PROXY VOTING: CHANGES TO ISS EQUITY PLAN GUIDELINES


Proxy Voting


Proxy advisory firm ISS updated its proxy voting guidelines last fall to introduce a more detailed approach to the recommendations it makes on companies’ equity plans and shareholder proposals for an independent chairman. The changes could create uncertainty for companies during this year’s proxy season.

Up to a third of companies have an equity plan proposal on their proxy in any given year, notes Rajeev Kumar, senior managing director for corporate governance and research at proxy solicitation firm Georgeson. ISS used to consider a handful of points about an equity plan, and if the company failed on any one of them, it recommended a “no” vote. This year the proxy adviser will score companies on a number of factors related to the plan’s cost, features and grant practices and base its recommendation on the total score.

The new approach gives companies “more latitude to be able to structure a plan that can meet ISS requirements,” Kumar says. For example, a company whose plan previously would have failed on cost could get a low score on cost but make it up in other areas. But the new method also takes into account factors that ISS didn’t previously consider, Kumar adds, and they could pose a problem for some companies.
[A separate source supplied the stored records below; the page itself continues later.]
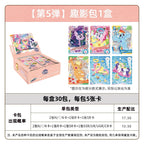 KAYOU My Little Pony Trading Cards Fun Shadow Pack Series 5 Official Licensed Card Pack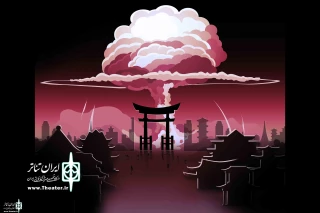 About Hiroshima atomic bombing

“Japanese fishermen” goes on stage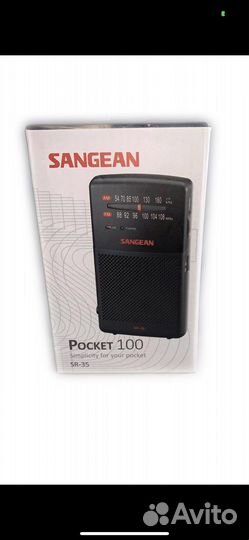 Аналоговый радиоприёмник Sangean SR-35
For example, ISS views as negative a single trigger, such as automatic vesting upon a change in control.

The other big change involves shareholder proposals calling for an independent chair. Laura Richman, counsel in the Chicago office of law firm Mayer Brown, notes that such proposals were one of the types most frequently put forward by shareholders last year.
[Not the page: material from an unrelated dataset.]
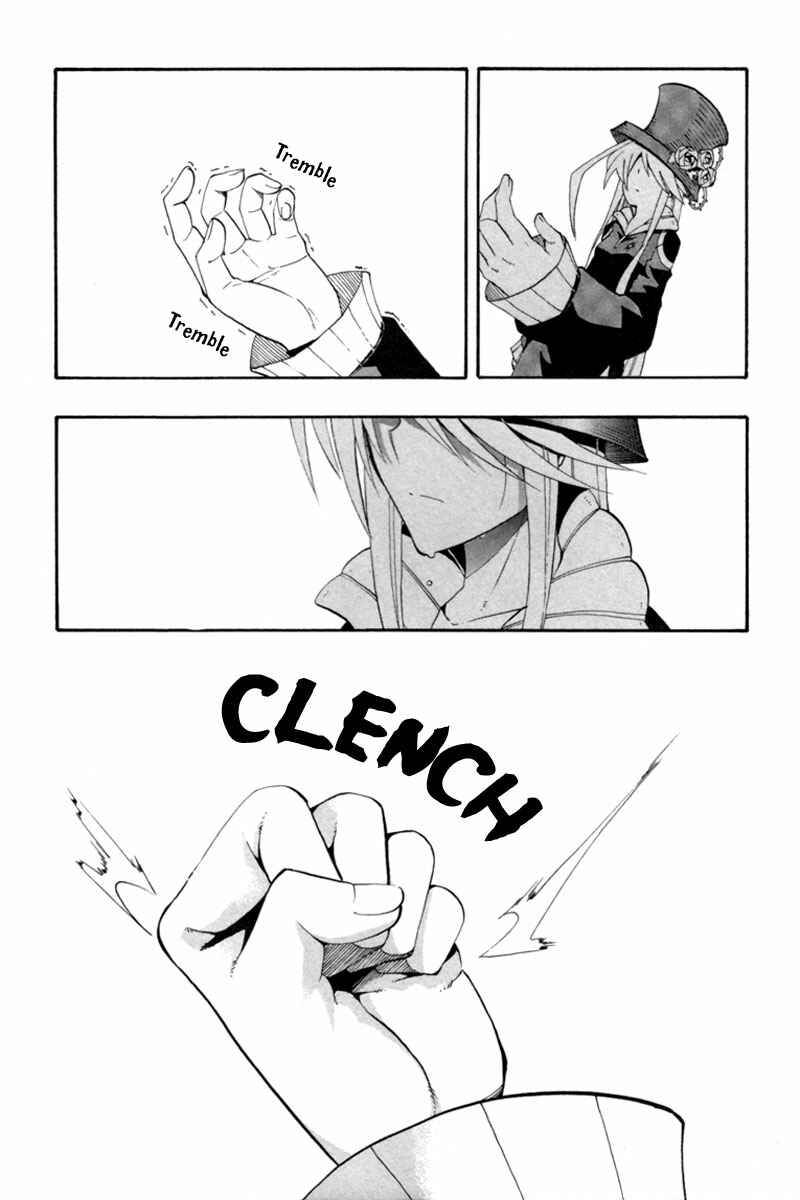 Page 13 Chapter 5 Tripeace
In the past, ISS would not have supported such proposals unless the company met various governance criteria, including having a well-respected lead director. Companies should look at the criteria to get a sense of whether ISS would support the proposal, Richman says. “ISS is now shifting to a more subjective approach. Factors that would have resulted in yes or no in the past can be mitigated,” Richman says. “That may mean that ISS is likely to support more of the shareholder-proposed independent chair resolutions this season.”